* **Raw data**
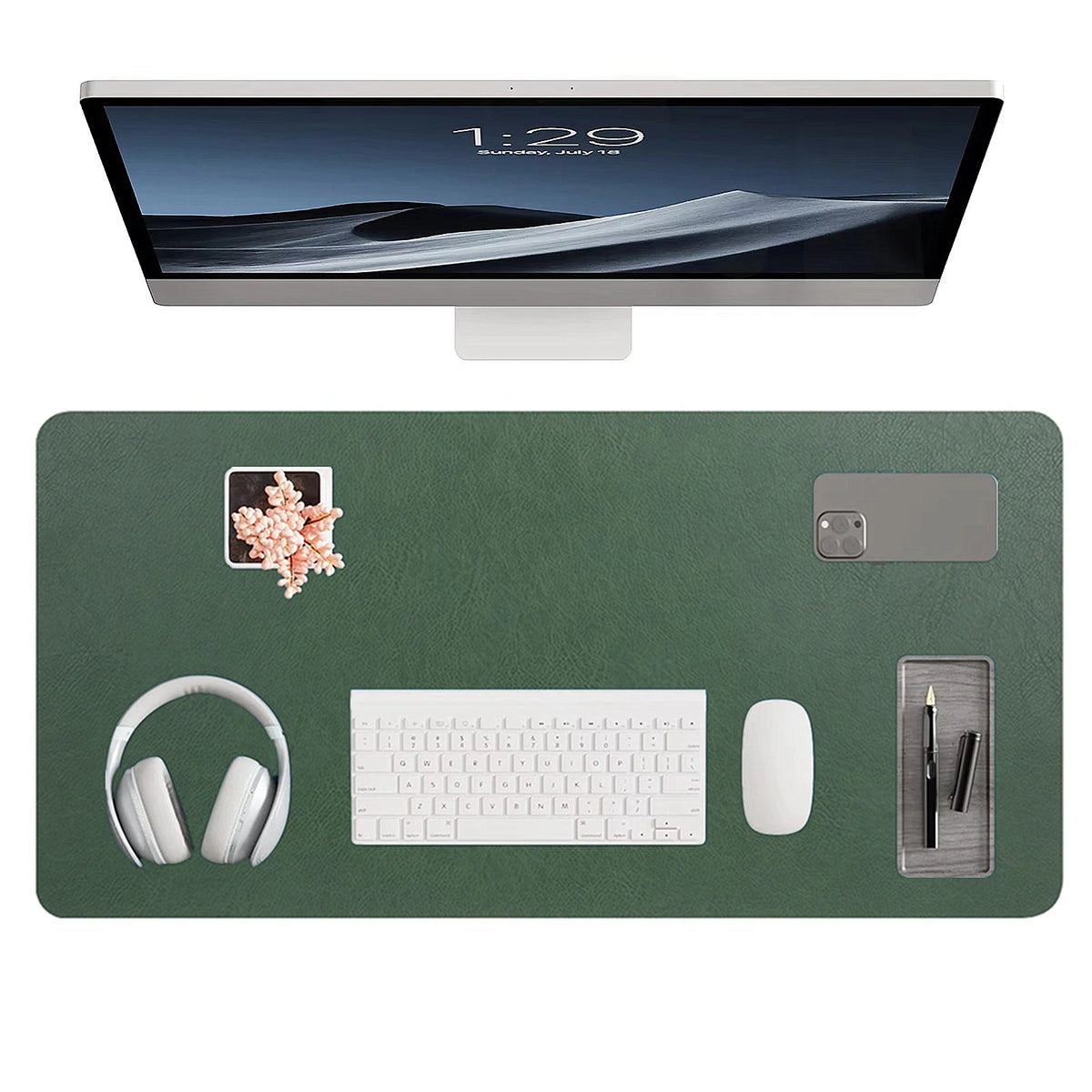 Homixy Heirloom Double-Sided Vegan Leather Desk Mat — Homixy Modern Desks & Workspace Accessories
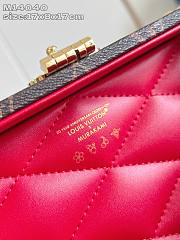 Bagsaaa M14040 LV x TM Mini Square Trunk Cherry - 17cm - 3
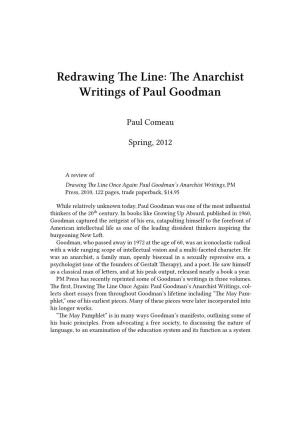 The Anarchist Writings of Paul Goodman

* **Task objective**
Send back every line of the listing exactly. Omit the images.

* **Task result**
 Homixy Heirloom Double-Sided Vegan Leather Desk Mat — Homixy Modern Desks & Workspace Accessories
 Bagsaaa M14040 LV x TM Mini Square Trunk Cherry - 17cm - 3
 The Anarchist Writings of Paul Goodman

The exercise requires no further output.